*PAGE EXTRACT*.
◆ ◆ ◆ ◆

The Signpost

From the editors

Picture that

An anniversary hit us right between the eyes just before deadline: June 16 marks the fifth anniversary of the Wikimedia Foundation (WMF) changing its terms of use to ban undeclared paid editing.

This Tuesday, Ad Age revealed that employees of Leo Burnett Tailor Made replaced photos in Wikipedia articles on a dozen national parks and similar sites, with photos of the same sites featuring models wearing clothing from The North Face, complete with the company's logo. The employees who replaced the photos did not declare their paid status on Wikipedia. They violated Wikipedia policies that prohibit advertising, marketing, promotion, and public relations content, as well as the WMF's terms of use. I am not a lawyer, but it looks like they also violated the Federal Trade Commission's rules against deceptive advertising.

The undeclared paid editors then bragged about it in a video now posted on Ad Age. Other news coverage that includes the video are "North Face tried to scam Wikipedia to get its products to the top of Google search" in The Verge and "Wikipedia is mad at The North Face for 'unethically' manipulating pages" in Dazed. The WMF reacted quickly and appropriately with "Let's talk about The North Face defacing Wikipedia".

◆ ◆ ◆ ◆

*INFORMATION SHOWN*.

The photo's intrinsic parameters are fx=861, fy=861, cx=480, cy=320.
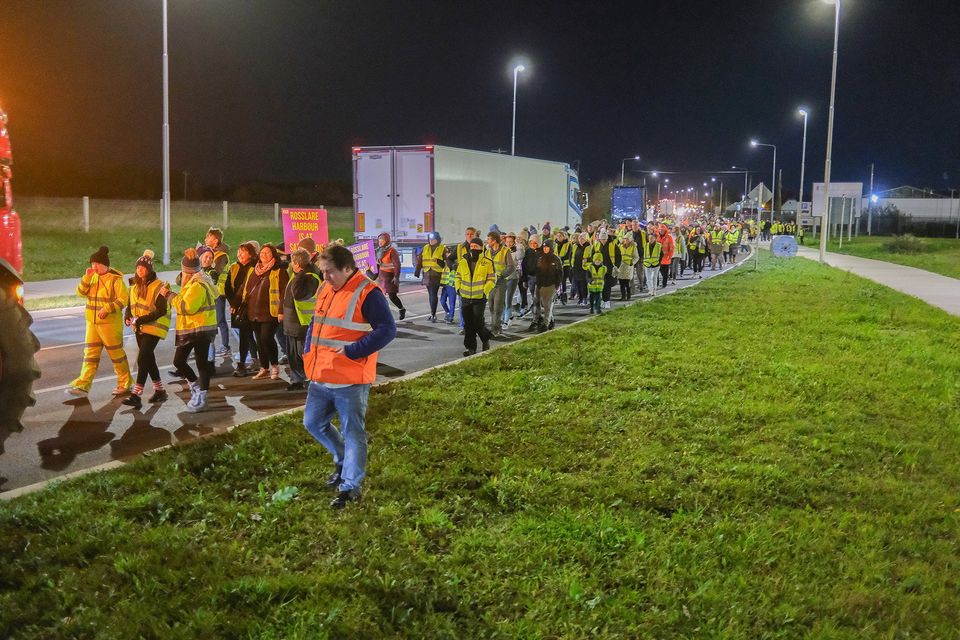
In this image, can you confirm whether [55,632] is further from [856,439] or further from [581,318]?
[581,318]

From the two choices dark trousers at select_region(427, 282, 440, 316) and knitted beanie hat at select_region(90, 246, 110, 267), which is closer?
knitted beanie hat at select_region(90, 246, 110, 267)

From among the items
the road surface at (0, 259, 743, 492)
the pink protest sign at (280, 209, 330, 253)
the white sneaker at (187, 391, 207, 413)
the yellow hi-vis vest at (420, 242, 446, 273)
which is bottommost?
the road surface at (0, 259, 743, 492)

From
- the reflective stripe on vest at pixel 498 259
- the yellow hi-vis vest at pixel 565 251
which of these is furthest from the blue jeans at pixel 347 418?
the yellow hi-vis vest at pixel 565 251

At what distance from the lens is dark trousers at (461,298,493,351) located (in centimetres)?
1230

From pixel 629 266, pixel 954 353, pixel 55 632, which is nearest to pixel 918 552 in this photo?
pixel 55 632

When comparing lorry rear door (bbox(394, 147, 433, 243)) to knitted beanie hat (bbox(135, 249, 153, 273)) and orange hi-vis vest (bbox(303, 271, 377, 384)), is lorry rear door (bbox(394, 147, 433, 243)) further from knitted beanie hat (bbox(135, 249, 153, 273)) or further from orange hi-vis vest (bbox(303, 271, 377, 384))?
orange hi-vis vest (bbox(303, 271, 377, 384))

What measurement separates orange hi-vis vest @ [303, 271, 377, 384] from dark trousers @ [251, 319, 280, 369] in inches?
188

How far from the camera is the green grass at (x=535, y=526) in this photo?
433 centimetres

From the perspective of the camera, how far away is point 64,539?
5062 millimetres

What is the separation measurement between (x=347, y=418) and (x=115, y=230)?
3355 cm

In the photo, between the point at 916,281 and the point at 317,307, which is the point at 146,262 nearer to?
the point at 317,307

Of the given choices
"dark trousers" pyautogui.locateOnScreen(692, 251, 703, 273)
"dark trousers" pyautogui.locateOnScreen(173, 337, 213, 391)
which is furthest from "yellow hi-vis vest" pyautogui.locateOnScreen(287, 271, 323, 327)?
"dark trousers" pyautogui.locateOnScreen(692, 251, 703, 273)

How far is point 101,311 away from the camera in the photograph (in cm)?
922

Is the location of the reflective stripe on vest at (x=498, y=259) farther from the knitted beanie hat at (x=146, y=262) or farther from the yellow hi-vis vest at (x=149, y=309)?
the yellow hi-vis vest at (x=149, y=309)
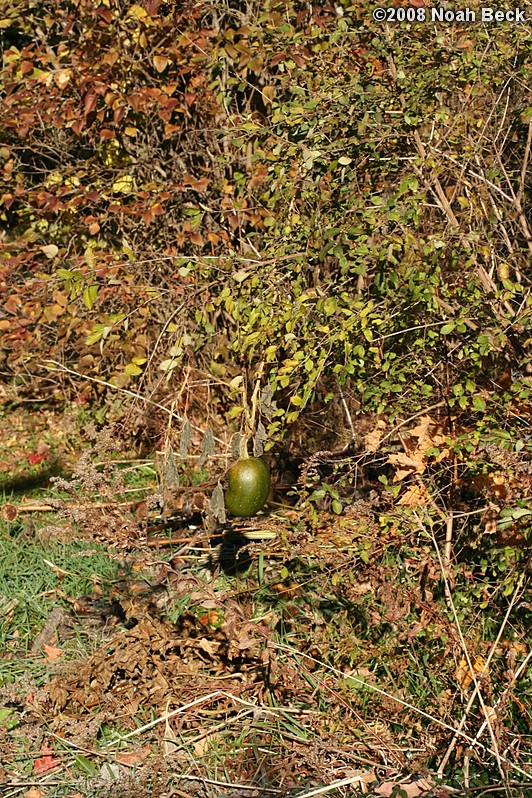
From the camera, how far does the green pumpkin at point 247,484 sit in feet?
11.3

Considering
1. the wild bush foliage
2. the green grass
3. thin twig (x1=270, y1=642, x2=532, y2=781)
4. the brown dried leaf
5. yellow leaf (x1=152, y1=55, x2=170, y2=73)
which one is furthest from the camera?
yellow leaf (x1=152, y1=55, x2=170, y2=73)

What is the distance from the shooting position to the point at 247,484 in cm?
346

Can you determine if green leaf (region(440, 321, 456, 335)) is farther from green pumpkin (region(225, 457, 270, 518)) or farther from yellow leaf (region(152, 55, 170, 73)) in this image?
yellow leaf (region(152, 55, 170, 73))

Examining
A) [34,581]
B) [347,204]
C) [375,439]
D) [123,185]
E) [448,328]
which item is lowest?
[34,581]

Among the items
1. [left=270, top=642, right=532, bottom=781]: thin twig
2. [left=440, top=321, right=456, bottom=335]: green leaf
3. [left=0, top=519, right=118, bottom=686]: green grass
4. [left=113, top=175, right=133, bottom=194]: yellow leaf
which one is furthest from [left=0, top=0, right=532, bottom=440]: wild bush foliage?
[left=0, top=519, right=118, bottom=686]: green grass

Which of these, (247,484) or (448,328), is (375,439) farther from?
(448,328)

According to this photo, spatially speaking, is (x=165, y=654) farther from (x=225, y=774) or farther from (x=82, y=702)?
(x=225, y=774)

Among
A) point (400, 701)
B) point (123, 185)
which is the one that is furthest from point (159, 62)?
point (400, 701)

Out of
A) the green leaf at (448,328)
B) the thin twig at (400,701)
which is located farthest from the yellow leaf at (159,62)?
the thin twig at (400,701)

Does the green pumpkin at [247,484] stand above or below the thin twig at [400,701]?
above

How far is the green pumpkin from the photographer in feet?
11.3

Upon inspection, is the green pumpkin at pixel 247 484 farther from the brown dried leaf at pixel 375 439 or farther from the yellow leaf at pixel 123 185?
the yellow leaf at pixel 123 185

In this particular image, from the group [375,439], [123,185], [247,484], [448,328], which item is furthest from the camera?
[123,185]

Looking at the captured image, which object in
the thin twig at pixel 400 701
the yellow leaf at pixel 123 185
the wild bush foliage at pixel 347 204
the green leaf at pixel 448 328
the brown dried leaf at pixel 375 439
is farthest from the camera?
the yellow leaf at pixel 123 185
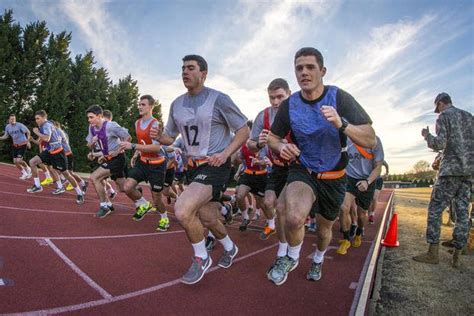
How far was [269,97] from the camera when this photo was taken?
4.62 meters

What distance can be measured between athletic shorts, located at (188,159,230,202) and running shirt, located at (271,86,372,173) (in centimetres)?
73

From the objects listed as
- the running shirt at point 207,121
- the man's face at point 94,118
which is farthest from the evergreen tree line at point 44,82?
the running shirt at point 207,121

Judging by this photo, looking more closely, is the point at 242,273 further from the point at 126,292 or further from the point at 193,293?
the point at 126,292

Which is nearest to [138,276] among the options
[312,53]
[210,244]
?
[210,244]

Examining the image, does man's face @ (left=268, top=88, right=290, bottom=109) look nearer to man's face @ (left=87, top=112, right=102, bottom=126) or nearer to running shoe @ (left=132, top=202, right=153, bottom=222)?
running shoe @ (left=132, top=202, right=153, bottom=222)

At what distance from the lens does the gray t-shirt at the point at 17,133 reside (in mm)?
11281

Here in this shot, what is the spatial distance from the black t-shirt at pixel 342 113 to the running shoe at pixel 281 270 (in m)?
1.23

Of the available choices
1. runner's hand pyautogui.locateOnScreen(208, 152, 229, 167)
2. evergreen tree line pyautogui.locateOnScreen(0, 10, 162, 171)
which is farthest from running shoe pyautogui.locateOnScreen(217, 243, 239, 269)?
evergreen tree line pyautogui.locateOnScreen(0, 10, 162, 171)

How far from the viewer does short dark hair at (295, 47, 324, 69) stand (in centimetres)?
311

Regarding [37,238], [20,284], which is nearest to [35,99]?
[37,238]

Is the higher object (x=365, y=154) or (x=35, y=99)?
(x=35, y=99)

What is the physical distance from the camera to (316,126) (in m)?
3.07

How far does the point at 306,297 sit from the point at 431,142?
2811mm

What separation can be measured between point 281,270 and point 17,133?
12.1 metres
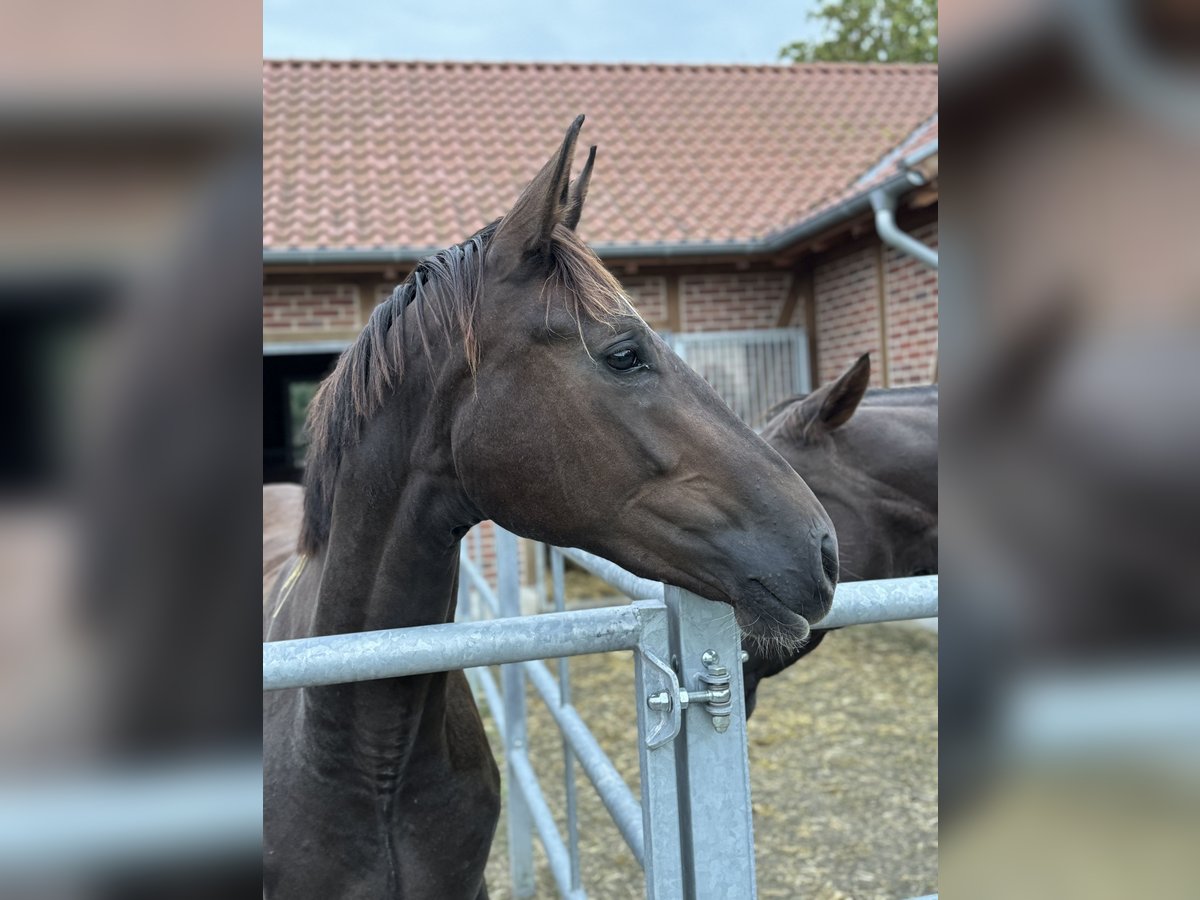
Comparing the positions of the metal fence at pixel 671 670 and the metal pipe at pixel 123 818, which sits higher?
the metal pipe at pixel 123 818

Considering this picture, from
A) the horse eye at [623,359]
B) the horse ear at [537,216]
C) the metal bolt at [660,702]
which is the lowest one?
the metal bolt at [660,702]

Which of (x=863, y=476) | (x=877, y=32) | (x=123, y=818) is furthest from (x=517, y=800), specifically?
(x=877, y=32)

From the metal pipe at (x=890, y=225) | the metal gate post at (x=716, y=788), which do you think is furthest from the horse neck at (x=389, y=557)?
the metal pipe at (x=890, y=225)

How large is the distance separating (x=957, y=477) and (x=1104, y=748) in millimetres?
159

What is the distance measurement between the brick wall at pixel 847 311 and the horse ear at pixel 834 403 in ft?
14.2

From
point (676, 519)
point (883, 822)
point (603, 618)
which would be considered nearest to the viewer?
point (603, 618)

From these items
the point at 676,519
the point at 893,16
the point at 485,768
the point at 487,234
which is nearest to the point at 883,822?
the point at 485,768

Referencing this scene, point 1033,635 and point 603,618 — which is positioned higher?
point 1033,635

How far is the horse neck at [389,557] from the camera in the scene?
144cm

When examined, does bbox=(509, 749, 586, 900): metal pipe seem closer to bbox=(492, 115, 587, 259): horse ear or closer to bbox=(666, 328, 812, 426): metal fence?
bbox=(492, 115, 587, 259): horse ear

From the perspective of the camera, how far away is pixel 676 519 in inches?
50.0

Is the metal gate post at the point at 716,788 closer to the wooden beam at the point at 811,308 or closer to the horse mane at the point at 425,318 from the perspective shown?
the horse mane at the point at 425,318

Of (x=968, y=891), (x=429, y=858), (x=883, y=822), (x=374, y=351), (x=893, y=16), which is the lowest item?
(x=883, y=822)

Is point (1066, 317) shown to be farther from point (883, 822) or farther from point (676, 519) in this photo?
point (883, 822)
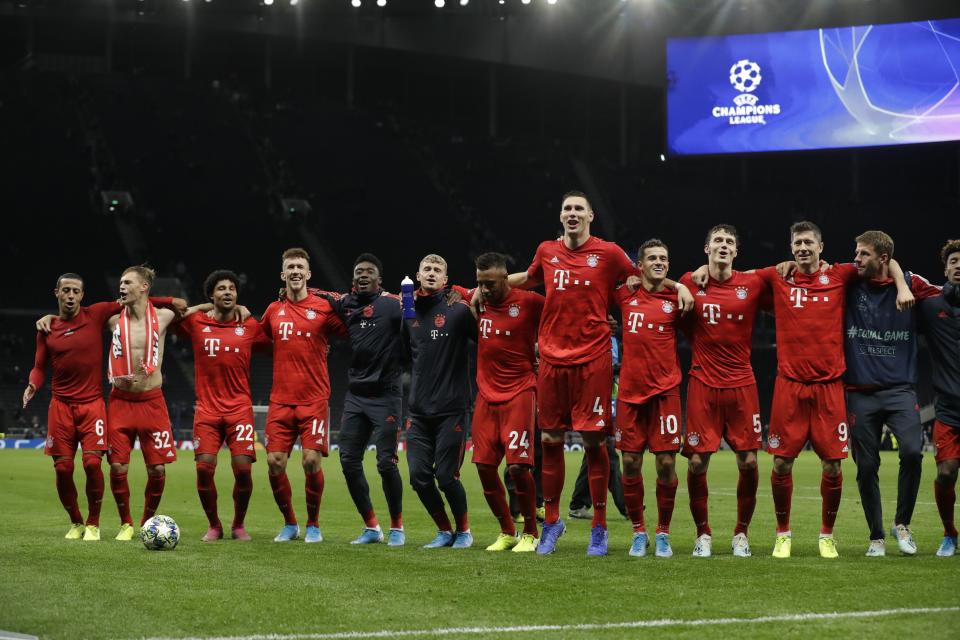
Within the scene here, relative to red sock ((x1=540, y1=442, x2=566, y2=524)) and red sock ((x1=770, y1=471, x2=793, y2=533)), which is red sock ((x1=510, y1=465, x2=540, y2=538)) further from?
red sock ((x1=770, y1=471, x2=793, y2=533))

◆ ◆ ◆ ◆

*GIVEN INSTRUCTION 1*. Write out the Signpost editorial from "This Tuesday, Ad" to "against deceptive advertising.".
*GIVEN INSTRUCTION 2*. Rewrite the paragraph of the Signpost editorial that begins "This Tuesday, Ad Age revealed" as a short bulleted list that keeps its main facts.
The rows are separate material from the Signpost editorial.

*COMPLETE ANSWER 1*.
This Tuesday, Ad Age revealed that employees of Leo Burnett Tailor Made replaced photos in Wikipedia articles on a dozen national parks and similar sites, with photos of the same sites featuring models wearing clothing from The North Face, complete with the company's logo. The employees who replaced the photos did not declare their paid status on Wikipedia. They violated Wikipedia policies that prohibit advertising, marketing, promotion, and public relations content, as well as the WMF's terms of use. I am not a lawyer, but it looks like they also violated the Federal Trade Commission's rules against deceptive advertising.

*COMPLETE ANSWER 2*.
- Ad Age reported this Tuesday that employees of Leo Burnett Tailor Made replaced photos in Wikipedia articles on a dozen national parks and similar sites.
- The new photos showed the same sites with models wearing The North Face clothing and the company's logo.
- The employees did not declare their paid status on Wikipedia.
- They violated Wikipedia policies against advertising, marketing, promotion, and public relations content, as well as the WMF's terms of use.
- The writer, though not a lawyer, says they also appear to have violated the Federal Trade Commission's rules against deceptive advertising.